Im trying to budget this stay and I think I hav about £700 to spend on accomodation for the month of the course. Do you guys n gals think I can get an apartemnt for theat much? Or will I be looking at getting a room and sharing it with others?


----------



## MaidenScotland

elrasho said:


> I have been in touch wiith a man from Cairo who recomends the following three places for me:
> 
> Garden City
> Al Maadi
> Al Dokki
> 
> Garden city and Maadi are about 25mins walk away from the British Council, Al Dokki is 10 minutes. Hes asked me what I am expecting to pay and I have no idea. At the current exchange rate 1LE = £8.1
> 
> Im trying to budget this stay and I think I hav about £700 to spend on accomodation for the month of the course. Do you guys n gals think I can get an apartemnt for theat much? Or will I be looking at getting a room and sharing it with others?




Ohh if you can afford that amount for rent you can indeed bunk with me it will be worth being called a scarlett woman 
Seriously yes you will find an apartment for less than that, 3000LE should get you a decent apartment, gas and electric are very cheap so don't even worry about taking that into consideration. I would doubt that you will have internet access in your apartment but wireless is available all over the city, go for a coffee in a cafe and you will have free wireless.

Maiden


----------



## MaidenScotland

p.s never tell how much you have to spend on rent.. cos it will cost you all of it

Maadi is too far away he is lying about the walk and as a single person you will want to be more central.
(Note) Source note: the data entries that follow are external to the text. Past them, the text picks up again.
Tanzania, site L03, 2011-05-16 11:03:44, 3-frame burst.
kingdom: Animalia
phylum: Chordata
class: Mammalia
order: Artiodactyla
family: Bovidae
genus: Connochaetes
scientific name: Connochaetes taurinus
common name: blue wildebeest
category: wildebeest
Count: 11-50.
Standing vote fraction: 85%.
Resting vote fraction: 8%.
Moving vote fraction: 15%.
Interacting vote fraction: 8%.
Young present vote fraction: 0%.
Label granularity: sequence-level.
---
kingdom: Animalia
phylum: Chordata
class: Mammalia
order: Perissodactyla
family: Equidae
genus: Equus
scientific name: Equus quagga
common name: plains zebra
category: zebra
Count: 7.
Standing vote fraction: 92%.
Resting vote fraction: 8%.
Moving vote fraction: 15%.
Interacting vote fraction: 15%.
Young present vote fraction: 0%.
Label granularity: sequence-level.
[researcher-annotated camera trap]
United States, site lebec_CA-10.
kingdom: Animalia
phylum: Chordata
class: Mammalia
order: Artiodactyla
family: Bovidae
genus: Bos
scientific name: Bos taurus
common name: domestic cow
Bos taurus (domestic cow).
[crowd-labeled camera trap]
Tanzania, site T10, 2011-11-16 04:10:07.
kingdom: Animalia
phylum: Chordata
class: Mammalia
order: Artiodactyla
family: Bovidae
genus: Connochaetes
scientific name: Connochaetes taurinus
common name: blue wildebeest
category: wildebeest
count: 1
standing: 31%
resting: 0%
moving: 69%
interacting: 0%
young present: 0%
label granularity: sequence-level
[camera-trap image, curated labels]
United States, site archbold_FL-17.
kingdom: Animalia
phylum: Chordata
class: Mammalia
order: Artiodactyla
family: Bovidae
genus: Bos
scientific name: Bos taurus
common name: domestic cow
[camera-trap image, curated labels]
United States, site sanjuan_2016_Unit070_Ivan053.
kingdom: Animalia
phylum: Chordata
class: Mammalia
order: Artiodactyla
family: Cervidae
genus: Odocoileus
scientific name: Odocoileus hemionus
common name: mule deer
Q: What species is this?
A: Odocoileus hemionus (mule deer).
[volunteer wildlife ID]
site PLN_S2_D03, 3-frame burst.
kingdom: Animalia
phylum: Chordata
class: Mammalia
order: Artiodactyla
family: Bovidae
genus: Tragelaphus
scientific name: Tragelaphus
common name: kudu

Dokki is fine and walkable. 

I would tell him that you have 2500 to spend on rent for the month
This guy you are in touch with will want commission and it is usually one months rent plus if he takes you to see various apartment he will expect a payment for each apartment seen,
Taxis are cheap here.. everyone uses them so do not be concerned about the cost of a taxi if you find an apartment that you like the biggest obstacles are traffic jams.

Maiden


----------



## Beatle

MaidenScotland said:


> p.s never tell how much you have to spend on rent.. cos it will cost you all of it
> 
> Maadi is too far away he is lying about the walk and as a single person you will want to be more central. Dokki is fine and walkable.
> 
> I would tell him that you have 2500 to spend on rent for the month
> This guy you are in touch with will want commission and it is usually one months rent plus if he takes you to see various apartment he will expect a payment for each apartment seen,
> Taxis are cheap here.. everyone uses them so do not be concerned about the cost of a taxi if you find an apartment that you like the biggest obstacles are traffic jams.
> 
> Maiden


I agree with MS both in terms of the distance to Maadi and her estimate as to rent for a one bedroom flat. Does the guy not have flats in mohandiseen?


----------



## elrasho

MaidenScotland said:


> p.s never tell how much you have to spend on rent.. cos it will cost you all of it
> 
> Maadi is too far away he is lying about the walk and as a single person you will want to be more central. Dokki is fine and walkable.
> 
> I would tell him that you have 2500 to spend on rent for the month
> *This guy you are in touch with will want commission and it is usually one months rent plus if he takes you to see various apartment he will expect a payment for each apartment seen,*
> Taxis are cheap here.. everyone uses them so do not be concerned about the cost of a taxi if you find an apartment that you like the biggest obstacles are traffic jams.
> 
> Maiden


Seriously! He expects me to pay a whole months rent to him just for sorting me out, and then I have to pay another months rent to the landlord!?


----------



## Beatle

I don't recall paying that much commission on a short term let but I don't recall how much I have paid in the past. Have you found a letting agent?


----------



## elrasho

I haven't found a letting agent, I've been getting replies from the that group you sent me the link to. How can I find a letting agent?


----------



## Beatle

elrasho said:


> I haven't found a letting agent, I've been getting replies from the Cairo Scholars group. How can I find a letting agent?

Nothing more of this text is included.